The National Security Agency (NSA) released recommendations designed to help organizations, network administrators and security analysts eliminate obsolete Transport Layer Security (TLS) protocol configurations, as network connections employing obsolete protocols are at an elevated risk of exploitation by malicious actors.
The NSA said that obsolete encryption provides “a false sense of security because it may look as though sensitive data is protected, even though it really is not” and all systems should block obsolete configurations for TLS and SSL protocols.
“NSA recommends that only TLS 1.2 or TLS 1.3 be used; and that SSL 2.0, SSL 3.0, TLS 1.0, and TLS 1.1 not be used,” the agency said.
In case of TLS 1.2 and TLS 1.3, the NSA says these two protocols should not be configured with weak cryptographic parameters and cipher suites.
"Especially weak encryption algorithms in TLS 1.2 are designated as NULL, RC2, RC4, DES, IDEA, and TDES/3DES; cipher suites using these algorithms should not be used," the NSA warns. "TLS 1.3 removes these cipher suites, but implementations that support both TLS 1.3 and TLS 1.2 should be checked for obsolete cipher suites."
The guidance provides organizations with recommended TLS configurations and remediation steps for those who rely on obsolete configurations.
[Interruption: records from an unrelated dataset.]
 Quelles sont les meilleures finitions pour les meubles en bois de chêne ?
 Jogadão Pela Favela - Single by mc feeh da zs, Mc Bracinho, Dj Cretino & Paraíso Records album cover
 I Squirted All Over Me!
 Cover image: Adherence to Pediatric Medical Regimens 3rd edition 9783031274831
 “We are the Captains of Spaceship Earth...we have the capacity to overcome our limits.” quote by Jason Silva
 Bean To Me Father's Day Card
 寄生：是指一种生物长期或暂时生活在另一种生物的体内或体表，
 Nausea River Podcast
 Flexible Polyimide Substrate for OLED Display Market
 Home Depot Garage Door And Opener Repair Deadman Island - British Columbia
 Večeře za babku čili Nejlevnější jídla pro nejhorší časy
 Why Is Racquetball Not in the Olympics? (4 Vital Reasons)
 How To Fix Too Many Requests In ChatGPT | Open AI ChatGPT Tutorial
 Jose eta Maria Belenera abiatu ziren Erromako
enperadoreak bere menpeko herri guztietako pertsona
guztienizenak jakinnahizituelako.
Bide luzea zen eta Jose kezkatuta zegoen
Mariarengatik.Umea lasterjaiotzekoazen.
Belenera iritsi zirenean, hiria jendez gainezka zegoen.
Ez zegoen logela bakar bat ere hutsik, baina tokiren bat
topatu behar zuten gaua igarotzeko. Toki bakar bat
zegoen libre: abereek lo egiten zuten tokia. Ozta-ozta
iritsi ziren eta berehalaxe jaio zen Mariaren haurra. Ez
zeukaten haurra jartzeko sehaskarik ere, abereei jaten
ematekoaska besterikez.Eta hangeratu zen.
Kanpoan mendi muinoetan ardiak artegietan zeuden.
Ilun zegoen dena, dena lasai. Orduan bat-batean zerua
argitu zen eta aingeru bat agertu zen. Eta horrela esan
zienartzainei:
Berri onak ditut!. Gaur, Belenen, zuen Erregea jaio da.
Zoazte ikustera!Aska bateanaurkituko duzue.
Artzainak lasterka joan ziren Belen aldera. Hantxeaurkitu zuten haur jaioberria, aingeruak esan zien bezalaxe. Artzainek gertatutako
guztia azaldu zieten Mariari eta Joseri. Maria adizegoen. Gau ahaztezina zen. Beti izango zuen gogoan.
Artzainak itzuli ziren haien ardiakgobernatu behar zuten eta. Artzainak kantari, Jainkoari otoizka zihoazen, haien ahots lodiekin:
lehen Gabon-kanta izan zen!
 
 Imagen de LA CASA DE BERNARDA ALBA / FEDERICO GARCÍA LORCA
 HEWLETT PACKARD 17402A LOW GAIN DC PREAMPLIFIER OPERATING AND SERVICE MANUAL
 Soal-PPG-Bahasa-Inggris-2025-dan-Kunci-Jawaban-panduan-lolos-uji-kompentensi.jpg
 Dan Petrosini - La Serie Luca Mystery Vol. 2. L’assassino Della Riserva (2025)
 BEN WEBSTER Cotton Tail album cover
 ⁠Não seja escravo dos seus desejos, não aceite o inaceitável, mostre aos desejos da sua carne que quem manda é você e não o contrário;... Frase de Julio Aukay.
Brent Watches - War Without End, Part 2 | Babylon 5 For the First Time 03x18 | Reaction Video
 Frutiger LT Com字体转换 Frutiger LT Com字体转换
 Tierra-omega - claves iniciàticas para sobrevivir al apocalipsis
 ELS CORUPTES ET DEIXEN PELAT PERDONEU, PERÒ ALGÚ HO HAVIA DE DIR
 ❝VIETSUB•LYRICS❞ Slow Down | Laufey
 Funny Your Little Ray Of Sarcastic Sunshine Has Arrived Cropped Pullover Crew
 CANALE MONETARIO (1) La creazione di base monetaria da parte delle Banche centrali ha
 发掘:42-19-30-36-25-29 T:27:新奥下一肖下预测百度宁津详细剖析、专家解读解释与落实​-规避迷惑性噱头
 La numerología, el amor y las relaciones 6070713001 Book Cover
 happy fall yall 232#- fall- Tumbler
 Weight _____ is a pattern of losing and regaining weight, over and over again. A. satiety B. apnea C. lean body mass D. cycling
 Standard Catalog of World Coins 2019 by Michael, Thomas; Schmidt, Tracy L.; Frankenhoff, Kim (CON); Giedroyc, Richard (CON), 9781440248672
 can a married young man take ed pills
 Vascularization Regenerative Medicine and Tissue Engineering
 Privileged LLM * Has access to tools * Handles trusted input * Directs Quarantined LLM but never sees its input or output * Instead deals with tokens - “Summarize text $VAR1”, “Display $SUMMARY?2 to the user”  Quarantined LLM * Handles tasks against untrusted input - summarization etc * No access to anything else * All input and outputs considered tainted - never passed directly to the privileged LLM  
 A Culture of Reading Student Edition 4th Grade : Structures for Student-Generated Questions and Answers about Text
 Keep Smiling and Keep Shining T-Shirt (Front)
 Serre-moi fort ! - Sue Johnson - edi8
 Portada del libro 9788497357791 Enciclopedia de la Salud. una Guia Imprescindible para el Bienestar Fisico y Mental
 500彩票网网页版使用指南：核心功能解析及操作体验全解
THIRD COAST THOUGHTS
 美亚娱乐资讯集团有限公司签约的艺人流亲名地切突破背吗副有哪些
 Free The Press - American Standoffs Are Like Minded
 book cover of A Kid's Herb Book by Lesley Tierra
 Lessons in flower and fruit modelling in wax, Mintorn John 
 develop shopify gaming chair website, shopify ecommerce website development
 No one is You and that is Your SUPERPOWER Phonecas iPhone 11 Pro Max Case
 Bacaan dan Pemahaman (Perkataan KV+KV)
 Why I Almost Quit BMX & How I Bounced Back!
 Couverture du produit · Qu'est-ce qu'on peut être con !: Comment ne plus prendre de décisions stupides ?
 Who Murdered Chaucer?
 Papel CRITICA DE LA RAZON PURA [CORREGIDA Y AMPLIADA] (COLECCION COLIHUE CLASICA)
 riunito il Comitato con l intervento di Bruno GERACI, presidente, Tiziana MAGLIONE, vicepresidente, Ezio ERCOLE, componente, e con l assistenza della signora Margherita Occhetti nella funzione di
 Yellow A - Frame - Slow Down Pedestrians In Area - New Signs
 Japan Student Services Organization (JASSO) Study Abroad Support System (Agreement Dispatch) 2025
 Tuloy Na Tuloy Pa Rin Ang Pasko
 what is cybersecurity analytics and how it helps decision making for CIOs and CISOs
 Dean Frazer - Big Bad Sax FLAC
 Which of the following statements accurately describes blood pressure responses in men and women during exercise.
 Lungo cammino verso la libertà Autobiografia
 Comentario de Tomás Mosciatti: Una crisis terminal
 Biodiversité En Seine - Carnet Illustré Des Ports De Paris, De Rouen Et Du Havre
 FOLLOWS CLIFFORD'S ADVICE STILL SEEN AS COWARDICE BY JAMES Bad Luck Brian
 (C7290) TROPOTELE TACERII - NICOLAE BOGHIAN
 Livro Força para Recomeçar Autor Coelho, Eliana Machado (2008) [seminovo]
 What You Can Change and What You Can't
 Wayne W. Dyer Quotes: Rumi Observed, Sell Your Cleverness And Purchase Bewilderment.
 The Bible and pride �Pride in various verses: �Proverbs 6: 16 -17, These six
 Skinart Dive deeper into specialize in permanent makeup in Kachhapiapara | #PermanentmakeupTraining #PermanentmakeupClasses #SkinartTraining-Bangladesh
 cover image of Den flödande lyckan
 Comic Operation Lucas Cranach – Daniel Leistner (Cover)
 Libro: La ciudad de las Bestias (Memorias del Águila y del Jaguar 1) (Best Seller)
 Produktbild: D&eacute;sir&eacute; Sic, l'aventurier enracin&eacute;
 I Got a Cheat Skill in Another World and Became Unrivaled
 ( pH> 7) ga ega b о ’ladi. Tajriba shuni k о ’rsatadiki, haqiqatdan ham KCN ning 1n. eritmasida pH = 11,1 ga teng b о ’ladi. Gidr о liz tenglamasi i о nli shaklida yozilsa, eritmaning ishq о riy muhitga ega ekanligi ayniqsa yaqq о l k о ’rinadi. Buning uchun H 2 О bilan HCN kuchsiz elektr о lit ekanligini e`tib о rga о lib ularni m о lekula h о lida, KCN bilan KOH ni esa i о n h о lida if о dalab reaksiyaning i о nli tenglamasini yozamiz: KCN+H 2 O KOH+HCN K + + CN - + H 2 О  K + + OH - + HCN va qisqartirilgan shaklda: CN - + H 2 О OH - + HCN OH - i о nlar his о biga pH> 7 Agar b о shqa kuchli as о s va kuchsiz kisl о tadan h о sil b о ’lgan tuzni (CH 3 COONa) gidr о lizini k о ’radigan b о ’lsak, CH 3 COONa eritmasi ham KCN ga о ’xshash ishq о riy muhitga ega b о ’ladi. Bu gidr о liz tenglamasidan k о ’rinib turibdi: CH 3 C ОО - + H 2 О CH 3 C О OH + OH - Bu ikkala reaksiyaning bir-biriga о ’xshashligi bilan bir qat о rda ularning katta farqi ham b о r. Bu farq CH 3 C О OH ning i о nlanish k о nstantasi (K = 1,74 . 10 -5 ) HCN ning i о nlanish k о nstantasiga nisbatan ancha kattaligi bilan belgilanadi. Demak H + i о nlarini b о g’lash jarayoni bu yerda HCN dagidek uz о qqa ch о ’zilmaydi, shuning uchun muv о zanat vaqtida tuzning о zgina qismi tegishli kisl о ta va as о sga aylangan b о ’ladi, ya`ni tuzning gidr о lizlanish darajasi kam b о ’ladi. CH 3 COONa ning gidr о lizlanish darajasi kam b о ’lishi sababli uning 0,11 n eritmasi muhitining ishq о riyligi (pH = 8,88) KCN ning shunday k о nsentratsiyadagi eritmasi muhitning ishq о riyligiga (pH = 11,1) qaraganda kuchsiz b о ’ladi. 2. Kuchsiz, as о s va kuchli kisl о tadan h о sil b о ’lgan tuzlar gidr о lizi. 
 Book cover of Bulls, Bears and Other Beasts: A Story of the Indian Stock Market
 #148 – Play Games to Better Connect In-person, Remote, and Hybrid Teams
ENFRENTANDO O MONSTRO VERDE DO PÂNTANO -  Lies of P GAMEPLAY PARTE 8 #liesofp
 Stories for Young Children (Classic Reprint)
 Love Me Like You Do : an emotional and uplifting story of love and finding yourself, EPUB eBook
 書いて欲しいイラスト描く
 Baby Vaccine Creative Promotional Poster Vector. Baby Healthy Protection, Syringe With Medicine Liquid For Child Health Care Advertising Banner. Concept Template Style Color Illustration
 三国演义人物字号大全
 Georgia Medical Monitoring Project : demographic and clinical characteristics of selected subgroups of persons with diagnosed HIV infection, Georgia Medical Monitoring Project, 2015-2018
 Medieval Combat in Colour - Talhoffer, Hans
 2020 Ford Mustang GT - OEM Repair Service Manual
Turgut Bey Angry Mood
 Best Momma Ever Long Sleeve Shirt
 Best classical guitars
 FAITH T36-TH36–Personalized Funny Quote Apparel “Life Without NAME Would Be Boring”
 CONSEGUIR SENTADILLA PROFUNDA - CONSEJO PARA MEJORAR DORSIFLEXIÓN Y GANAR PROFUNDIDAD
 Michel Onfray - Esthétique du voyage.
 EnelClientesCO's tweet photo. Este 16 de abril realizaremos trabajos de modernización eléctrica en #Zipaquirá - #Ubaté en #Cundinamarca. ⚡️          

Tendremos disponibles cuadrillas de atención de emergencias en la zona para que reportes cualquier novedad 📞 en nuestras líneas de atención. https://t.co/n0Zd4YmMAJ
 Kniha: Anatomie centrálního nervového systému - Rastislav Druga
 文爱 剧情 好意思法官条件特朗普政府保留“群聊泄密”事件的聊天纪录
Network administrators and security analysts can also learn how detect weak configurations, as well as necessary remediation steps:
First, identify clients offering and servers negotiating obsolete TLS versions. If a client offers, or a server negotiates SSL 2.0, SSL 3.0, or an obsolete TLS version, no further traffic analysis is required and remediation strategies should be employed.
Next, for sessions using TLS 1.2, analysts should identify and remediate devices using obsolete cipher suites. Identify clients only offering and servers negotiating obsolete TLS cipher suites and update their configurations to be compliant. Note for TLS 1.3, neither NIST nor CNSS identify cipher suites that must not be used – however, CNSA compliant configurations should be followed.
Finally, for sessions using TLS 1.2 or TLS 1.3 and recommended cipher suites, analysts should identify and remediate devices using weak key exchange methods.